Friday 11 June 2010

I Call Your Name

John, Paul, George and . . . Richard? Or Richie, maybe? Though he's 'Richie' to his family and friends, Ringo Starr is known around the world under the stage name he adopted at the start of the 60s. Back then, he was playing with Rory Storm and the Hurricanes, alongside a guitarist who dubbed himself Johnny Guitar, and behind a lead singer who had been christened with the less tempestuous and romantic name of Alan Caldwell.

So it was Ringo Starr who enjoyed his moment of 'Starr Time' on stage with the Hurricanes, and who went on to join the Beatles in 1962. And yet . . .

On every page of You Never Give Me Your Money, I refer to the Beatles' drummer by his real name: Richard Starkey. When the book was published in Britain last September, I heard murmurs of complaint that I was being sarcastic towards the man I am quite happy to call 'Ringo'. That's probably because the only reason I gave in the book for my decision was to quote what Ringo said in that really annoying TV advert last year for a product that, thankfully, I've already forgotten: "Don't call me by my stage name".

So I didn't. Except that the advert wasn't actually why I took that decision. I was clear from the start that I didn't want to call the subjects of my book 'John', 'Paul', etc. when I was writing about four adults who had led very adult lives. That left me with Lennon, McCartney, Harrison - and Starr? Not a problem if I was writing a book about their careers as musicians. But You Never Give Me Your Money was much more than that. It was about what happens when four ostensibly ordinary people become the most famous human beings on the planet, and have to live with the consequences of that fame.
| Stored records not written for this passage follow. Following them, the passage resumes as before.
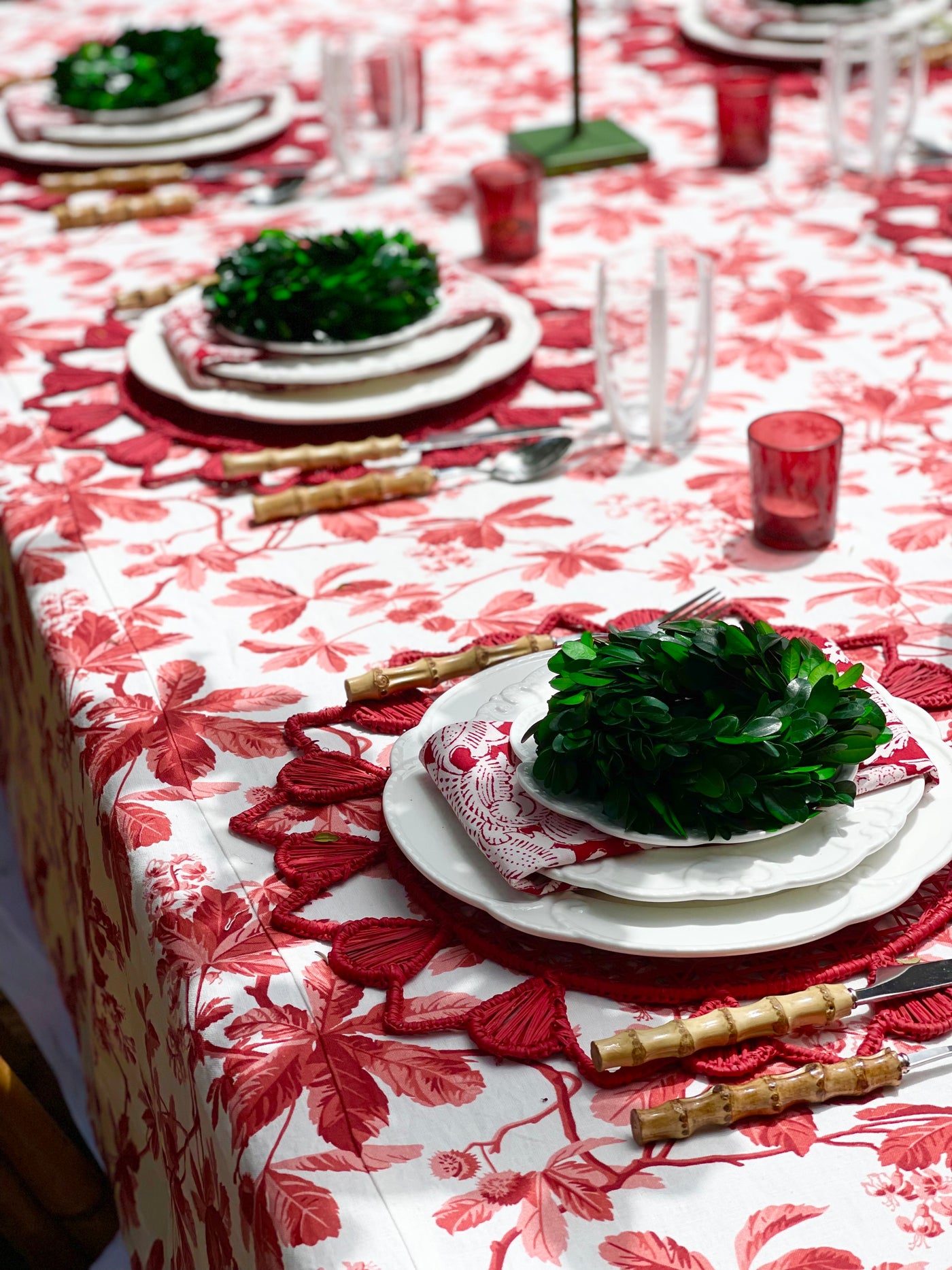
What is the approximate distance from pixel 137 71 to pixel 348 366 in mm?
944

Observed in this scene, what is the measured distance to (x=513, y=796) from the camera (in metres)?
0.78

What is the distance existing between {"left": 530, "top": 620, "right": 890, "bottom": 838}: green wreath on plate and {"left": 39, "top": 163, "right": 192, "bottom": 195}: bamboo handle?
141cm

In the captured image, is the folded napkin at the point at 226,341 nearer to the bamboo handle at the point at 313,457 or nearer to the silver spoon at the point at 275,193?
the bamboo handle at the point at 313,457

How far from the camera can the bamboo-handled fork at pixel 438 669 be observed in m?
0.96

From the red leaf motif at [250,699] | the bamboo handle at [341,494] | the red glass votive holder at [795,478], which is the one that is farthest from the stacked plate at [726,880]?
the bamboo handle at [341,494]

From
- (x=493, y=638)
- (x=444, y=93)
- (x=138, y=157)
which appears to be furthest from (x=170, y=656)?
(x=444, y=93)

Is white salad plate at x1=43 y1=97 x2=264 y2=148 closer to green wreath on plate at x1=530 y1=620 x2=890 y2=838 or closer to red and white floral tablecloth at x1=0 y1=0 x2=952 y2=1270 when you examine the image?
red and white floral tablecloth at x1=0 y1=0 x2=952 y2=1270

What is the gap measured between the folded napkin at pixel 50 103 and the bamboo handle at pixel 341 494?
1.08m

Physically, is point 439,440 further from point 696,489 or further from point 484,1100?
point 484,1100

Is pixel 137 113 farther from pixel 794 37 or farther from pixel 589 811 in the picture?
pixel 589 811

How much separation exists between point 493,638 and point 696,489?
31 centimetres

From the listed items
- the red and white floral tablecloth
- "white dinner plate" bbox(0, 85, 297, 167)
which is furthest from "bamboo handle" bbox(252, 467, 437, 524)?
"white dinner plate" bbox(0, 85, 297, 167)

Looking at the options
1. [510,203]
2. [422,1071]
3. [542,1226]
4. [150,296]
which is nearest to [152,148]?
[150,296]

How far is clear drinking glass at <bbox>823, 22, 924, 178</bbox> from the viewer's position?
5.66 ft
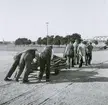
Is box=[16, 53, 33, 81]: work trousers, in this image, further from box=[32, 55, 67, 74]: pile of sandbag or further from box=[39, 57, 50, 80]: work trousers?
box=[32, 55, 67, 74]: pile of sandbag

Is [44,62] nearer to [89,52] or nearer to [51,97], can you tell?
[51,97]

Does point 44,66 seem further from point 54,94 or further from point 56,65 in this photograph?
point 54,94

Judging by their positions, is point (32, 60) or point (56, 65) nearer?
point (32, 60)

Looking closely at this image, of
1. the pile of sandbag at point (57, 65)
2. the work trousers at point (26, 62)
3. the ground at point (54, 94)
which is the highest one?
the work trousers at point (26, 62)

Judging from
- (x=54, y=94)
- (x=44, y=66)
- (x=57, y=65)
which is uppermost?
(x=44, y=66)

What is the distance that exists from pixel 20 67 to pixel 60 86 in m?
2.16

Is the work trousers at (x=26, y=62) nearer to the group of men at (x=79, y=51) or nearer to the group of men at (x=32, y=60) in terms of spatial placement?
the group of men at (x=32, y=60)

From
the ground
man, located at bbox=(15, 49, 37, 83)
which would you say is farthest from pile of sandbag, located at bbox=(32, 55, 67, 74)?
the ground

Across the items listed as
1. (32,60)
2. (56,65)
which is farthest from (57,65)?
(32,60)

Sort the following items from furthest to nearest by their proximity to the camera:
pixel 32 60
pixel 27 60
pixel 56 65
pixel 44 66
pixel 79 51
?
pixel 79 51, pixel 56 65, pixel 44 66, pixel 32 60, pixel 27 60

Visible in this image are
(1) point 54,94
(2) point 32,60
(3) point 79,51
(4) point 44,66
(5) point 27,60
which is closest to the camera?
(1) point 54,94

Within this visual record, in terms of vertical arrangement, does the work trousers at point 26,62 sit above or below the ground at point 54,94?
above

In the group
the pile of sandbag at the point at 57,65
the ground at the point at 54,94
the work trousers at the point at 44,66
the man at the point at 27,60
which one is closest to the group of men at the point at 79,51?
the pile of sandbag at the point at 57,65

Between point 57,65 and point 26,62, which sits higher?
point 26,62
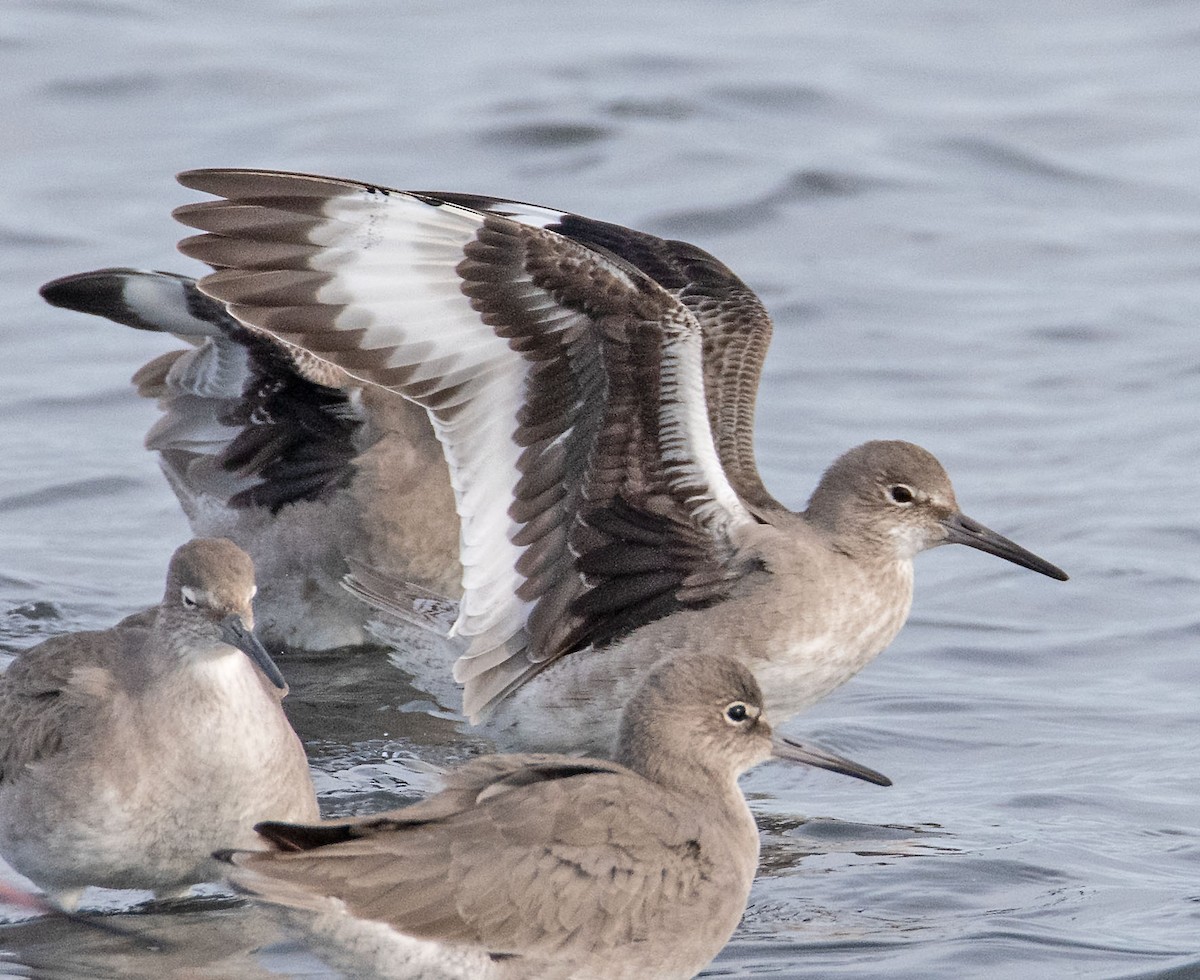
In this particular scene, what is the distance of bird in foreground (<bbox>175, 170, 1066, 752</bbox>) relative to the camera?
6.76m

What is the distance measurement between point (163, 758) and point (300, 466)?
3066mm

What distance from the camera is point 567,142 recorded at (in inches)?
614

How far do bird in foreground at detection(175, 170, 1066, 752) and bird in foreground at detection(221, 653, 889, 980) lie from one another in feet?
4.56

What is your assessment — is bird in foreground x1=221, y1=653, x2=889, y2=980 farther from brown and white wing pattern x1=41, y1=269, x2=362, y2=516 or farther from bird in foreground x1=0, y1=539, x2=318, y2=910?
brown and white wing pattern x1=41, y1=269, x2=362, y2=516

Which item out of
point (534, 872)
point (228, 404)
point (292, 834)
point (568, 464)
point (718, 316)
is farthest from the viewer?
point (228, 404)

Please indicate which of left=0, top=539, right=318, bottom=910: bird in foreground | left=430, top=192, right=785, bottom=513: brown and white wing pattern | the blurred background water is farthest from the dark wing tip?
left=430, top=192, right=785, bottom=513: brown and white wing pattern

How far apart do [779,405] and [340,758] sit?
4602 mm

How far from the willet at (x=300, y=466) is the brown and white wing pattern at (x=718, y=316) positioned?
1078mm

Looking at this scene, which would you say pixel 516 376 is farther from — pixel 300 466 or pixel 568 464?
pixel 300 466

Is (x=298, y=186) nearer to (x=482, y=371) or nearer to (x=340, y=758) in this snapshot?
(x=482, y=371)

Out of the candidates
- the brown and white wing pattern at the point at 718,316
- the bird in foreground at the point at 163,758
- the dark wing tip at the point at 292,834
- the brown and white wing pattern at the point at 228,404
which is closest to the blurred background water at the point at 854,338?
the bird in foreground at the point at 163,758

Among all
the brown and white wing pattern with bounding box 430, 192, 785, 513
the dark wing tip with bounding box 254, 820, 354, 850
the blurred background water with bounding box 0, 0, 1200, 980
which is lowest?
the blurred background water with bounding box 0, 0, 1200, 980

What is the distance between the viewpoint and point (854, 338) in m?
12.8

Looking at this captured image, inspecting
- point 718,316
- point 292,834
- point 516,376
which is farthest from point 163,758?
point 718,316
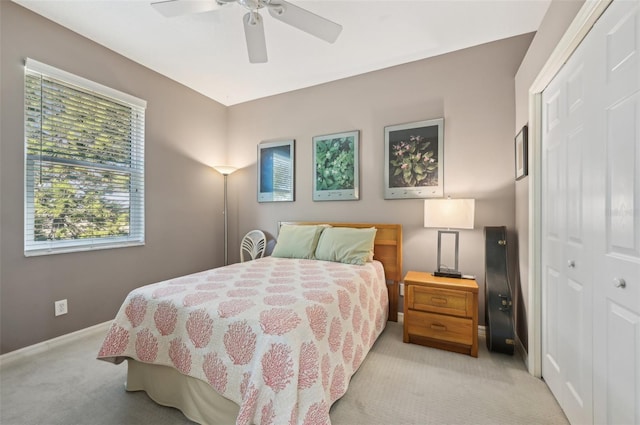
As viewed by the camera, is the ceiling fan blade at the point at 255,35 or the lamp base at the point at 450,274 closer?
the ceiling fan blade at the point at 255,35

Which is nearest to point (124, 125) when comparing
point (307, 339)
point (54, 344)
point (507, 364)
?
point (54, 344)

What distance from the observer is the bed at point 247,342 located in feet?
3.80

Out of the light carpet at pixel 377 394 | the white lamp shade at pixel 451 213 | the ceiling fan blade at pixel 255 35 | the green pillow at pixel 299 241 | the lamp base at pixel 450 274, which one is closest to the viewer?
the light carpet at pixel 377 394

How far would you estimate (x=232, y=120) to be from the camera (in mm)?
4055

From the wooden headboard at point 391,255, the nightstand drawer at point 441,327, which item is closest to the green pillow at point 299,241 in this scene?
the wooden headboard at point 391,255

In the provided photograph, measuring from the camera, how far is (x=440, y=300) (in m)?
2.23

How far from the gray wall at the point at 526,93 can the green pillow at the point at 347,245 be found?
1.24 meters

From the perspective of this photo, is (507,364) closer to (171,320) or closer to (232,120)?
(171,320)

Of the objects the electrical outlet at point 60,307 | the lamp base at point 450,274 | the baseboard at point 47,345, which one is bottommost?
the baseboard at point 47,345

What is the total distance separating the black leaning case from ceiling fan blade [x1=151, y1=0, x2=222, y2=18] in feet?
8.78

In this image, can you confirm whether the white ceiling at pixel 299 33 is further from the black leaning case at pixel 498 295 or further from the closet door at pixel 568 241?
the black leaning case at pixel 498 295

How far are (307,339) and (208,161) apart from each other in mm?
3245

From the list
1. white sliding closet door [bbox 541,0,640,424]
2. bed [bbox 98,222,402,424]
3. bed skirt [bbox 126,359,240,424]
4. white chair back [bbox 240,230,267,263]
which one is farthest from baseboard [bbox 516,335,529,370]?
white chair back [bbox 240,230,267,263]

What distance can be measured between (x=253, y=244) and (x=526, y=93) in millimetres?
3349
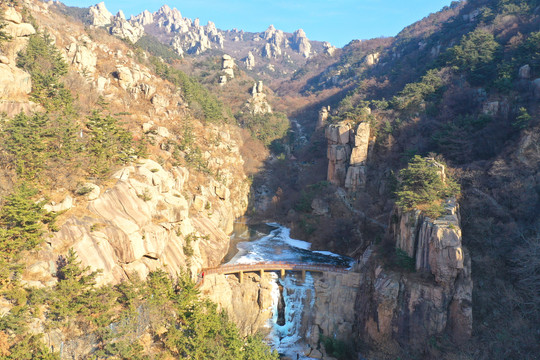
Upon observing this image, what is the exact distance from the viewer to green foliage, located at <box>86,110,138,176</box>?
25.0 meters

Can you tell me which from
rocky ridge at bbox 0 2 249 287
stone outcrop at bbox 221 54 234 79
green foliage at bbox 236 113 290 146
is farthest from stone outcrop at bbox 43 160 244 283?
stone outcrop at bbox 221 54 234 79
And one of those four ordinary people from Liverpool was a sickly but determined child called Richard Starkey.

It was Starkey, not Starr, who signed all those contracts, earned and spent all those millions, sued some people and was sued by plenty more, and who carried around the burden of being not only a Beatle for life whether he liked it or not, but also 'Ringo Starr', the happy-go-lucky drummer with the sad face. It's Ringo Starr who makes albums, leads the All-Starr Band, and gives occasional interviews. And it's Richard Starkey who goes home afterwards and probably asks his wife why every interviewer insists on quizzing him about the Beatles. 'Ringo Starr' is a fantasy in which we've all bought shares. Richard Starkey is something much more interesting than that - a human being, with the same strengths and faults as you and me, who also turned out to be a rock'n'roll drummer with a backbeat that wouldn't quit.